Thanks for your thoughts! read.zoo() is actually one of the things that made me think of this (and good point about the index usually being in the first column).

I really like that read.zoo() provides this functionality. However, I don't think most users think of using a 'read' function to convert a data frame to a zoo/xts object. I imagine their first guess would be to use as.zoo() or as.xts(). That's my rationale for this enhancement.

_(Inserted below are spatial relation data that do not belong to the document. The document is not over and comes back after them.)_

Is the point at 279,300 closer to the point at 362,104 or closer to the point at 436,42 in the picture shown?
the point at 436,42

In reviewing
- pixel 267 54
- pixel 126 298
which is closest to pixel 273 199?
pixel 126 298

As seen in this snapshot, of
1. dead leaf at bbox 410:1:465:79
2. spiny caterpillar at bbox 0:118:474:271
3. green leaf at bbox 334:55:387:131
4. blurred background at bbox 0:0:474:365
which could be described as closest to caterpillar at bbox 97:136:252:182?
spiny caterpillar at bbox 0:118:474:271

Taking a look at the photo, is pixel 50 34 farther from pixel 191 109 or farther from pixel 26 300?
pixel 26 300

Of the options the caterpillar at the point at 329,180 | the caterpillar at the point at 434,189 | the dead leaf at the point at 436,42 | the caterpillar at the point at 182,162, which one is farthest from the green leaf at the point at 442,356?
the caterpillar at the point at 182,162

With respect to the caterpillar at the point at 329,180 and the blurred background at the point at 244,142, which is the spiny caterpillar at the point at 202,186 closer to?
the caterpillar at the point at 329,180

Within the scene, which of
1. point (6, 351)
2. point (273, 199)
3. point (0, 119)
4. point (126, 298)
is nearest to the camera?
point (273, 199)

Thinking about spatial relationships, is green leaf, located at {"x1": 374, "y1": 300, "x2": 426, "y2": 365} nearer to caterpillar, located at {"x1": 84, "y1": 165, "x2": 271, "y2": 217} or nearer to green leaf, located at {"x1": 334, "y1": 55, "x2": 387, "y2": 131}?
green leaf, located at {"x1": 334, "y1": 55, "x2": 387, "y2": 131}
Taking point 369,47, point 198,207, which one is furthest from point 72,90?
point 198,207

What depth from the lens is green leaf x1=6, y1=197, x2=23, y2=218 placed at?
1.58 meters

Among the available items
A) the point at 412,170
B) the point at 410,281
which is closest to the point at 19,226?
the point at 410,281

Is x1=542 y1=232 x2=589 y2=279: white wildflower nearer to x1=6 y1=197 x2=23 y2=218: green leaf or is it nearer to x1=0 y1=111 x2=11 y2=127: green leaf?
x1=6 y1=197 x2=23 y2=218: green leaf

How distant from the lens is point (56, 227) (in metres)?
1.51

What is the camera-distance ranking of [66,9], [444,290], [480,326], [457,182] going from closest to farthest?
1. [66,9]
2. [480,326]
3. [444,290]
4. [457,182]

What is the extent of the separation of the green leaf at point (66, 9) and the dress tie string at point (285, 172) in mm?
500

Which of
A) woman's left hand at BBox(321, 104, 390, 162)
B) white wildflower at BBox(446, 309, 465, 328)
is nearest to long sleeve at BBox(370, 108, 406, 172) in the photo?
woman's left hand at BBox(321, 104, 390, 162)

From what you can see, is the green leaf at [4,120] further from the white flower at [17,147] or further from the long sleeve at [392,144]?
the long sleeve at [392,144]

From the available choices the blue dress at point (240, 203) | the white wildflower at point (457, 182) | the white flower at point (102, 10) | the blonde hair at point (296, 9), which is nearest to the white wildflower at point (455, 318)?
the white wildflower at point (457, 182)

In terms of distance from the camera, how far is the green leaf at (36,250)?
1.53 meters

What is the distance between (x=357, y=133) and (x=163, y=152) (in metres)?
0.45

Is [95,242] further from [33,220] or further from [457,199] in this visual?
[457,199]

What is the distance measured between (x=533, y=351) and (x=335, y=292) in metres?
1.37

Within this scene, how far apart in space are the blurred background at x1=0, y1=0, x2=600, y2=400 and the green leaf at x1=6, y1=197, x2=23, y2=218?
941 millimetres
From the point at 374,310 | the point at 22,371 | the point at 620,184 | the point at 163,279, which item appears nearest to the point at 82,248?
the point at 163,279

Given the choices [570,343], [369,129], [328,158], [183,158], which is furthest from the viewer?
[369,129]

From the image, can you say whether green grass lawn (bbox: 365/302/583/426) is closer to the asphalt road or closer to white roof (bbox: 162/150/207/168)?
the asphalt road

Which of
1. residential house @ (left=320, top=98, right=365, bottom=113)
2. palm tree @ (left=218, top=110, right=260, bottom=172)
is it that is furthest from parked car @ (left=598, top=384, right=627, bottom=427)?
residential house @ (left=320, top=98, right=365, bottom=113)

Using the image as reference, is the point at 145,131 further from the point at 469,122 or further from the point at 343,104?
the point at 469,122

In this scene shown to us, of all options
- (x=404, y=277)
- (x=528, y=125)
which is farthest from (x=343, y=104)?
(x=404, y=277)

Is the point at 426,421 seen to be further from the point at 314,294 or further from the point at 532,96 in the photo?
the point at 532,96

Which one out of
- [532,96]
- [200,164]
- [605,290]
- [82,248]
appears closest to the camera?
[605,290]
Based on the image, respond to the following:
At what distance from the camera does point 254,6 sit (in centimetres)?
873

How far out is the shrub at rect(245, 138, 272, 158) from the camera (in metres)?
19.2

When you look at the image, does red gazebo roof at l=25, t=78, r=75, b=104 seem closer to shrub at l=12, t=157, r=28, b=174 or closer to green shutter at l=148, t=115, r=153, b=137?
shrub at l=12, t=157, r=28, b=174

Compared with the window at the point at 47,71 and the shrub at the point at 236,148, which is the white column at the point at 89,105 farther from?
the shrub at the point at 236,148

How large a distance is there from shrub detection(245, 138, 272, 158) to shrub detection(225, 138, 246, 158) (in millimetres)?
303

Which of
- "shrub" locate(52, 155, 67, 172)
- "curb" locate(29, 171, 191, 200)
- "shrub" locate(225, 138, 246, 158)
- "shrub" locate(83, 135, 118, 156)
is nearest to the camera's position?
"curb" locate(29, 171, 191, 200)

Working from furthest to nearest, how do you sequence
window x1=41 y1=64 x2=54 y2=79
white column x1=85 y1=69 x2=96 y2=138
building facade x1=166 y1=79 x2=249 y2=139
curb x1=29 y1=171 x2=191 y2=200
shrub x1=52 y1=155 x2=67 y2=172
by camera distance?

zeileis commented 1 year ago

I agree with you. However, the as.zoo.data.frame() behaves like as.ts() on a data.frame. So we don't have any detection of potential index columns there. The question is whether it is worth changing the current behavior for this. What we could add in a fully backward-compatible way is:

as.zoo.data.frame(x, index = NULL, ...)

where index = NULL means that no index is provided explicitly (and 1, ..., n is used implicitly). This would give the users at least an option to do as.zoo(df, index = 1) but without any autodetection.

If we were willing to possibly break existing code we could interpret index = NULL as "please autodetect the index". Possible interpretations would be:

But I'm not sure if any of these really make life easier for existing zoo users. I would probably just add the argument without any auto-detection.

ggrothendieck commented 1 year ago

as.zoo.data.frame could be a wrapper around read.zoo with the appropriate default arguments to ensure backwards compatibility.